At arabası, idare lambası, yetmişsekizlik taş plak ya da düpedüz kırkbeşlik ve otuzüçlük vinil plak gibi bir şey oldu çıktı!

“Turntable” denilen araca da artık ancak Münih’te Teknoloji Müzesi’nde rastlarsınız, borulu ve borusuz gramofonların yanında... Elinizde kalmış plakları çalmamazlık etmeyiniz aracınızı atmadıysanız, fakat iğneyi nereden bulacaksınız?

VHS kayıt araçlarını belki üzerine işlemeli örtü serip saklayan köylüler vardır, fakat büyük çoğunluk harıl harıl “elindeki VHS kasetleri diske çektirme” derdinde.

Gençler bilmezler, videokaset yeni icat edildiğinde, yetmişli yılların sonları, seksenli yılların başları, pazarda üç sistem birbirini yemeye çalışıyordu: Beta, VHS ve Grundig 2000...

Beta kasetleri daha küçük, daha pratiktiler, fakat ileri geri sarma işleminde bant kafadan ayrılamıyor, çabuk yıpranıyor, görüntüler suluboya resim gibi oluyorlardı. Grundig de önlü arkalı, çift taraflı bir kaset yapmıştı, saatlerce kayıt mümkündü ama hem oynatıcı hem de kaset çok büyük, çok hantaldı.

VHS kazandı, ötekiler tarihe karıştılar.

Sonra disk çıktı. İlk diskler çok büyük, 33’lük plak kadar büyüktüler ve görüntü kalitesinin de kasetten farkı yoktu.

Bu videodiskler daha sonra küçüldüler, ses diski boyutuna indiler ve Sayın Aydın Doğan eliyle Türk pazarına sokuldular.
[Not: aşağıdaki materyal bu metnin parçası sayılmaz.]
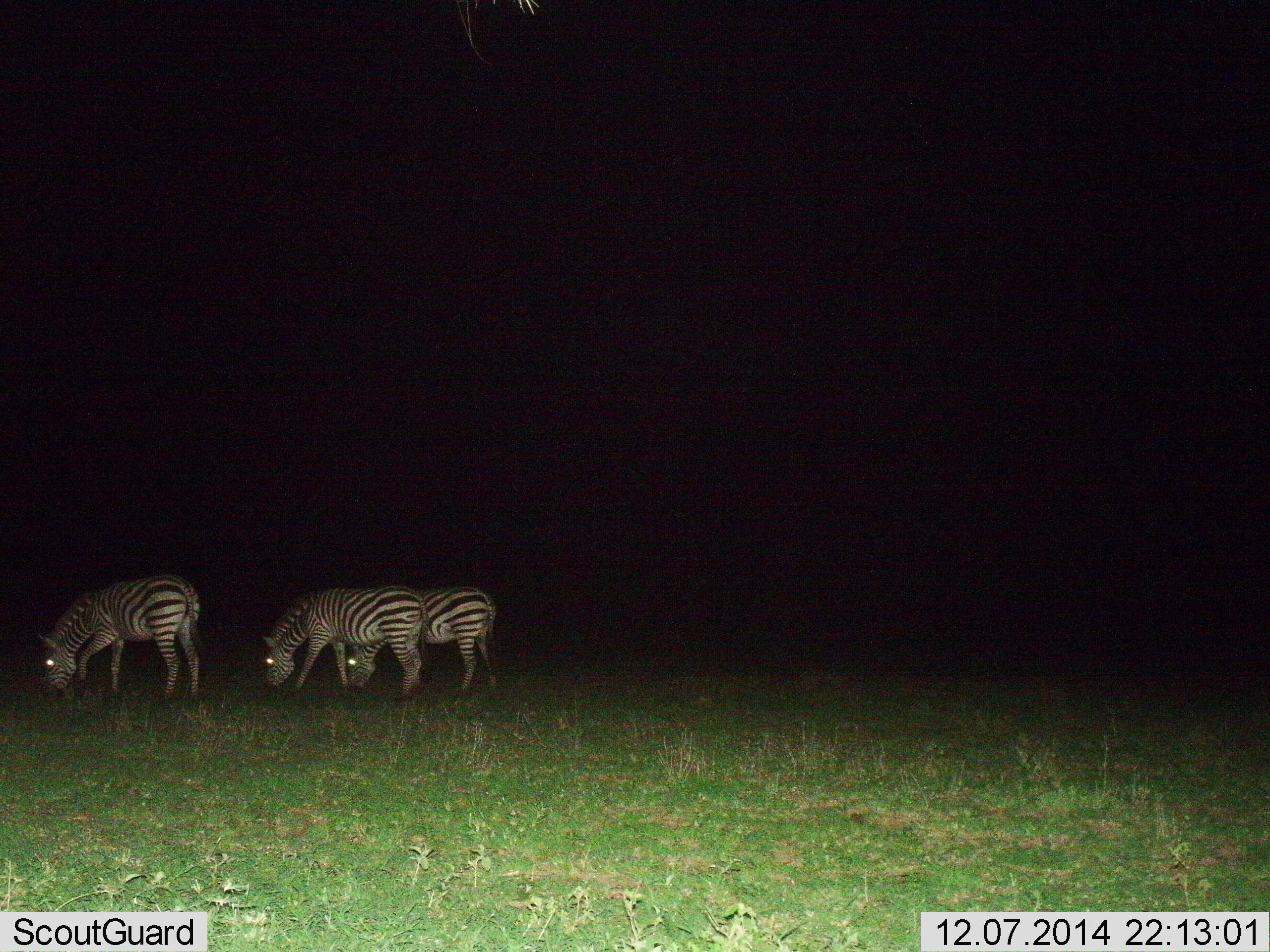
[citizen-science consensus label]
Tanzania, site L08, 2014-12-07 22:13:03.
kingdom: Animalia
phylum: Chordata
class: Mammalia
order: Perissodactyla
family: Equidae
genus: Equus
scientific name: Equus quagga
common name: plains zebra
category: zebra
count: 3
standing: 20%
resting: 0%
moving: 0%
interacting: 0%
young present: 0%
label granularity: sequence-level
Emekçi halkım arasında, çoğu gazeteden kesilen otuz kupona alınmış bu geri ürünleri kullanmakta ısrar edenler vardır.

çünkü DVD’ye nazaran daha ucuzdur bunlar, daha kötü ve daha ucuz.

Doksanlı yılların sonunda çıkan ilk DVD’lerde de çift taraflı kayıt vardı, filmin yarısında durup diski çevirmek zorundaydınız ve de görüntü pek parlak değildi.

Sonra görüntüler “remasterize” edildiler ve piksel sayıları, çözünülürlükleri, netlikleri artı. Tek yüze iki tabaka kayıt yapılır oldu. Artık birinden ötekine geçişte hafif bir duraklama bile hissedilmiyor, ilk örneklerinde olduğu gibi.

DVD hakkında ilk yazıları doksanlı yılların sonunda Türk basınında ben yazdım ve hakarete uğradım.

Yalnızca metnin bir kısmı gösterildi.